### TEXT PASSAGE
= = = = = = =
TO Jacqueline Cochran, today's headlines must seem like a page out of a history book: "Combat Roles for U.S. Women Urged," "Women Receive AF Okay to Become Pilots for First Time," "First Women AF Pilots Make Aviation History."

Jackie Cochran began making aviation history 40 years ago. During her 35 years as s flier, she won more speed, distance and altitude records than any other pilot, man or woman.

Cochran was the first woman to fly a bomber across the North Atlantic. Be-fore the U.S entered World War II, she organized a group of 25 American women pilots to fly with the British Air Transport Auxiliary in England.

After that, she was director of Women Airforce Service Pilots (WASPs) for the U.S Army Air Forces in 1943-44, a time of much debate and some bitterness over the proper role for women pilots during wartime.

And now, this pioneer woman flier is leading the political fight to overturn the federal laws that combat jobs for women--right?

Wrong. Despite her leadership role during the war, the world's top woman pilot says that women should never serve in combat. The idea violates her personal conception of a women's proper role in society. "There are some things that I don't think women are permitted to do, says Cochran.
= = = = = = =
[Entries on spatial positioning]
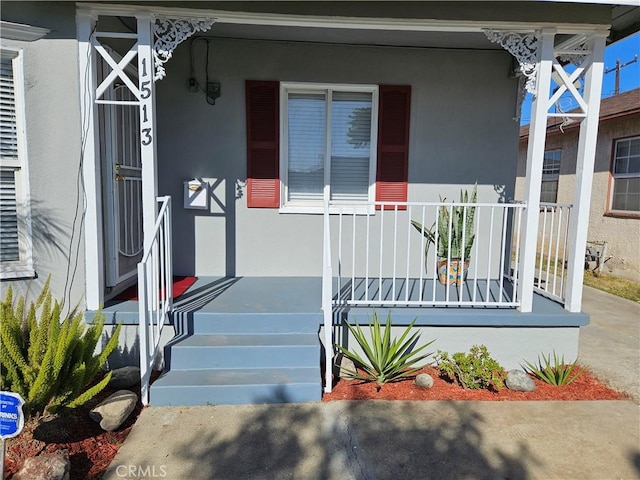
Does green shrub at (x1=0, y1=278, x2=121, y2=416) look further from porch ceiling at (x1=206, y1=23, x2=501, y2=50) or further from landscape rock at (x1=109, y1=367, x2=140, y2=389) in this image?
porch ceiling at (x1=206, y1=23, x2=501, y2=50)

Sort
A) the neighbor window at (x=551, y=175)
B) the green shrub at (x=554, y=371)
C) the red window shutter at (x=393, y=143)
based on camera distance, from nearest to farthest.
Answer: the green shrub at (x=554, y=371) → the red window shutter at (x=393, y=143) → the neighbor window at (x=551, y=175)

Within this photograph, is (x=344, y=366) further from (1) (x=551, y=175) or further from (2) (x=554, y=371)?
(1) (x=551, y=175)

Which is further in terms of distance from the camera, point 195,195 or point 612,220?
point 612,220

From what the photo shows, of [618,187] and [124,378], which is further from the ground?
[618,187]

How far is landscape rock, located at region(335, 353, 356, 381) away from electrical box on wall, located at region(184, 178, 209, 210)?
89.4 inches

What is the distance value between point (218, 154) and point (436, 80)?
2.61m

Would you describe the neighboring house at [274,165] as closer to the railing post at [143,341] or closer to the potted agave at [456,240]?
the railing post at [143,341]

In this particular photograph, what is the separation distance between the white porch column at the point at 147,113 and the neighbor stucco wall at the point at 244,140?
1333 mm

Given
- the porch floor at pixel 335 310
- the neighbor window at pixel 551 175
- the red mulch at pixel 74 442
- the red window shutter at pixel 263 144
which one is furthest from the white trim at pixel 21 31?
the neighbor window at pixel 551 175

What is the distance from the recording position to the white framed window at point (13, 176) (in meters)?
3.19

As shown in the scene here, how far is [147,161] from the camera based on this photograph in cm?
335

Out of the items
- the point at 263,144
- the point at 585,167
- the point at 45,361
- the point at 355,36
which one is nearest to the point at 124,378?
the point at 45,361

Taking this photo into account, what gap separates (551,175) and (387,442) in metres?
9.88

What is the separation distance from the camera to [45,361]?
7.44 feet
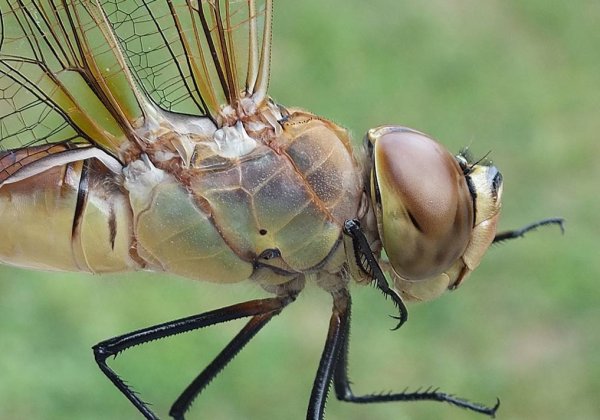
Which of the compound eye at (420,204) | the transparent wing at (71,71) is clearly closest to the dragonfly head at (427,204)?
the compound eye at (420,204)

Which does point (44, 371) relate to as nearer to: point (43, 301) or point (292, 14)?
point (43, 301)

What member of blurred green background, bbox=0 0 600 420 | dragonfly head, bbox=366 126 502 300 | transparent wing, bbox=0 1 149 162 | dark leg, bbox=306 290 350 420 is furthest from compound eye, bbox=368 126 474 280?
blurred green background, bbox=0 0 600 420

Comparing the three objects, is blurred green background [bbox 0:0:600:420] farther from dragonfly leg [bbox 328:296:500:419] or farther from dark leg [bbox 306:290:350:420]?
dark leg [bbox 306:290:350:420]

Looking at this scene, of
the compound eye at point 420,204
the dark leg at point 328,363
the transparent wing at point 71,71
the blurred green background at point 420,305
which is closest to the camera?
the compound eye at point 420,204

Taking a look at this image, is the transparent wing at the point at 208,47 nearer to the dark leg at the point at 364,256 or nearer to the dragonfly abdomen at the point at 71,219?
the dragonfly abdomen at the point at 71,219

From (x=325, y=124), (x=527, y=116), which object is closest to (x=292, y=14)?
(x=527, y=116)

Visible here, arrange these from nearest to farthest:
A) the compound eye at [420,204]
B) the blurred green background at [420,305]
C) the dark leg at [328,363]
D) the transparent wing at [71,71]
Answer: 1. the compound eye at [420,204]
2. the transparent wing at [71,71]
3. the dark leg at [328,363]
4. the blurred green background at [420,305]

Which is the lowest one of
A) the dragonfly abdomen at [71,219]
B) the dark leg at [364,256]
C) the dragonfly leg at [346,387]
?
the dragonfly leg at [346,387]
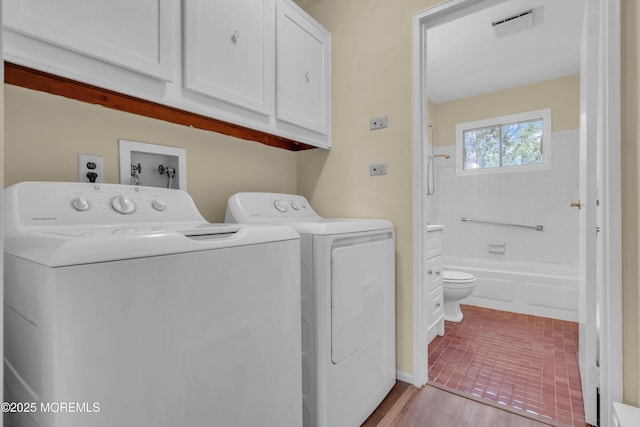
= = = = = = =
### INSTRUCTION
Summarize the passage on Jacqueline Cochran in two sentences. The records play no part in this work.

### EXERCISE RESULT
During her 35 years as a flier, Jacqueline Cochran won more speed, distance and altitude records than any other pilot, became the first woman to fly a bomber across the North Atlantic, and directed the Women Airforce Service Pilots for the U.S. Army Air Forces in 1943-44. Despite that wartime leadership, she says women should never serve in combat, since the idea violates her personal conception of a woman's proper role in society.